## What you will do
Reproduce, word for word, the passage of the article on infidelity disclosure starting with "As someone who" and going on through "of emotional burnout.".

## Exercise text
_ _ _
Blog

Alicia Taverner Alicia Taverner

What to Say (and Not Say) During Infidelity Disclosure: Guidance for Couples in Recovery

After infidelity is discovered, many couples enter what we call the atonement phase. This stage of infidelity recovery isn’t just about apologizing—it’s about being present, honest, and transparent while your partner tries to make sense of their new reality.

Infidelity disclosure is one of the most emotionally loaded moments in a couple’s journey. If you’ve recently admitted to being unfaithful—or had it discovered—you’re likely navigating an intense whirlwind of emotions: shame, guilt, grief, confusion. Watching your partner’s devastation may feel unbearable. You might even find yourself stuck in an endless loop of questions, late-night conversations, and growing exhaustion.

You’re not alone. This is one of the most common dynamics I witness in infidelity recovery intensives in California, and it’s a pivotal point in the healing process.

The Atonement Phase: Why the Questions Keep Coming

After infidelity is discovered, many couples enter what we call the atonement phase. This stage of infidelity recovery isn’t just about apologizing—it’s about being present, honest, and transparent while your partner tries to make sense of their new reality.

The questions you’re receiving—repeatedly—aren’t meant to trap you. They’re a natural response to betrayal trauma. Your partner’s reality has been shattered. Their mind is working overtime trying to piece things together. They’re asking again and again because they’re searching for something solid to hold on to.

As someone who specializes in couples therapy intensives and infidelity recovery, I can tell you this cycle is not only normal—it’s necessary. But it doesn’t have to happen in isolation or in a constant state of emotional burnout.

How Much is Too Much to Disclose?

One of the most common questions I get from high-achieving individuals and couples I work with is: “How much should I tell my partner?”

Here’s the truth: If they’re asking for it, they’re ready to hear it.

You might believe that withholding certain painful details will protect them. But in most cases, your partner’s intuition tells them there’s more to the story—and they keep digging. If they eventually uncover what you tried to hide, the trust you’ve been slowly rebuilding collapses like a house of cards. And now you’re starting over—with even more distrust than before.

That said, honesty should never come from a place of anger or cruelty. If you’re disclosing something painful, do it with compassion. Acknowledge that the details will be hard to hear, and offer them in a way that is open but grounded: “I’ll answer what you need to know, and I want us to be as honest as possible as we work through this together.”

Transparency helps, cruelty does not.

What to Do When You Feel Emotionally Drained

Yes, these conversations are exhausting. Yes, you need rest. And no, it doesn’t make you a bad partner to say you need a moment to step away.
_ _ _
## Data for analysis
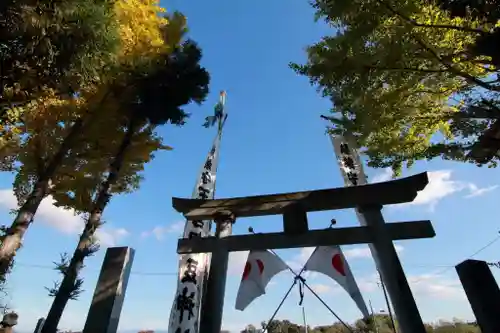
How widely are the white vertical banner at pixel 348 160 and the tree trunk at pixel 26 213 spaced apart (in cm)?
737

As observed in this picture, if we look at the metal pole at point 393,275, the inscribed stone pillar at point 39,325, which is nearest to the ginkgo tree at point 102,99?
the inscribed stone pillar at point 39,325

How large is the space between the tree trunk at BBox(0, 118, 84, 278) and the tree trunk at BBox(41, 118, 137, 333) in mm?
1166

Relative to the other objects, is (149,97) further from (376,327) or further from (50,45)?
(376,327)

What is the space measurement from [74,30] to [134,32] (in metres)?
3.81

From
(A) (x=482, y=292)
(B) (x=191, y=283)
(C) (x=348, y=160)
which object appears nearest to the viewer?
(A) (x=482, y=292)

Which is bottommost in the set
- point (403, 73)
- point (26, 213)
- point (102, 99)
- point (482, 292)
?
point (482, 292)

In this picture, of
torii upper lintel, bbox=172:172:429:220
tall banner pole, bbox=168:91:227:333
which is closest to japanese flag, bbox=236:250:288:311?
torii upper lintel, bbox=172:172:429:220

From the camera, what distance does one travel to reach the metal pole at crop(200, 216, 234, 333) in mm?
4824

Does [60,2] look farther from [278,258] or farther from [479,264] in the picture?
[479,264]

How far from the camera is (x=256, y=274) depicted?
5711mm

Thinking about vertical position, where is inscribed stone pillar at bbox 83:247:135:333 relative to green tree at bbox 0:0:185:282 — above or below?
below

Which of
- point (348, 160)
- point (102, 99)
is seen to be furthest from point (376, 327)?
point (102, 99)

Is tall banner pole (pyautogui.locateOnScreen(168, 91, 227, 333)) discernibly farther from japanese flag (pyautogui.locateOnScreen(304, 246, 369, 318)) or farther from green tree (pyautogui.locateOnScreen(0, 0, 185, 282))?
green tree (pyautogui.locateOnScreen(0, 0, 185, 282))

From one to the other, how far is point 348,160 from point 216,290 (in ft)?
16.9
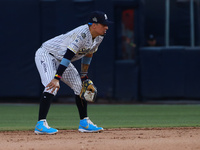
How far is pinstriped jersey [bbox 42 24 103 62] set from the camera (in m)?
5.91

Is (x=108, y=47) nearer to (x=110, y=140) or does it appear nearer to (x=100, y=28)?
(x=100, y=28)

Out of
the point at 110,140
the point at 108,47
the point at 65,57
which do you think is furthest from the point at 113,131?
the point at 108,47

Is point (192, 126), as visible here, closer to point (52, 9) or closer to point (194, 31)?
point (194, 31)

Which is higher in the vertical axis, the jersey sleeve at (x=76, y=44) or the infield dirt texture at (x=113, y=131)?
the jersey sleeve at (x=76, y=44)

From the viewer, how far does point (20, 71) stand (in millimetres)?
12727

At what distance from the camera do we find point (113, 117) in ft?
29.2

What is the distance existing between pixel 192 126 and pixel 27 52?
6.58 metres

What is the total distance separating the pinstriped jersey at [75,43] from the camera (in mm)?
5905

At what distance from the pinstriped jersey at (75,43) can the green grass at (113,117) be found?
1380 mm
_ _ _
## The completed task
As someone who specializes in couples therapy intensives and infidelity recovery, I can tell you this cycle is not only normal—it’s necessary. But it doesn’t have to happen in isolation or in a constant state of emotional burnout.